What is a spiritual experience?
Posted: Wed Oct 09, 2024 8:47 pm
Morley I enjoy this post and thought it could suggest discussion moving off topic from the thread first posted on.
I do not think spiritual and aesthetic are single unified things. Perhaps they interrelate in multiple ways. In general I associate spiritual with a sense of harmony and hope not visions and sense of somebody there.
I have wondered about the question perhaps all my life. it made me think of myself six years old walking across a farm field to a line of old trees and being thrilled by the light-filled splendor radiating through the world.Morley wrote: ↑Wed Oct 09, 2024 12:40 amI realize my post about Guinness in Dublin reads as dismissive of the LDS Church. It was not what I'd intended. I'm sure that attendance at the temple will uplift and gratify a great many Mormons. The Guinness in Dublin, however, is also a truly spiritual experience. I am not a fan of Guinness that I've had stateside--nor even that that I've drunk in London. Guinness apparently does not travel well, even to the rest of Ireland.
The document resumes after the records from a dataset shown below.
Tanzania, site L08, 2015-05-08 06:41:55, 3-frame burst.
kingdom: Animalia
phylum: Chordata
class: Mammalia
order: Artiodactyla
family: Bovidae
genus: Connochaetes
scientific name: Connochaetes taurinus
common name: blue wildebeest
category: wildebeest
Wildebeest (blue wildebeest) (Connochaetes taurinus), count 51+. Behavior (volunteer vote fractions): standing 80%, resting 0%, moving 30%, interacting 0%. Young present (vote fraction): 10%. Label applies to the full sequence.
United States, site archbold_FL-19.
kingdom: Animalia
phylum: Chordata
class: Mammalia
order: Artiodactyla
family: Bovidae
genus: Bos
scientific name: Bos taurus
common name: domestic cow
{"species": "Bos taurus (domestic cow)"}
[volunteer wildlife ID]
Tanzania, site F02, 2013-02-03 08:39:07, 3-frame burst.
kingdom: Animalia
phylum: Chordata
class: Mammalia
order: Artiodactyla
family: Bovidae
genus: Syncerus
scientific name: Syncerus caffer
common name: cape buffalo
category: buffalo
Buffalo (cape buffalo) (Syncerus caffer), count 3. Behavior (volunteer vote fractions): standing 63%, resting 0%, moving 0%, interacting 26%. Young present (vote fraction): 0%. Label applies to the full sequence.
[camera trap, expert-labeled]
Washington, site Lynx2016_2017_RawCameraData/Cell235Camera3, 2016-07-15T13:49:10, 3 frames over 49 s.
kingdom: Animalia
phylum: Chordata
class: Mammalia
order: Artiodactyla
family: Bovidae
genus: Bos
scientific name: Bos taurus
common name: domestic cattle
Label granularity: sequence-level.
A pint of Guinness in Dublin, however, is not to be missed.
This leads me to wonder: What is the dividing line between an aesthetic experience and a spiritual one? I believe MG would claim that they're vastly different. But what I would call my most spiritual experiences were in deserts, art galleries, or fly fishing--not in consecrated houses of worship.
Perhaps idea that peak spiritual experience can only be had in Mormonism's holy places is behind the drive for more temples? [I may not believe this, but I'm trying to extend a generous thought, here.]
I do not think spiritual and aesthetic are single unified things. Perhaps they interrelate in multiple ways. In general I associate spiritual with a sense of harmony and hope not visions and sense of somebody there.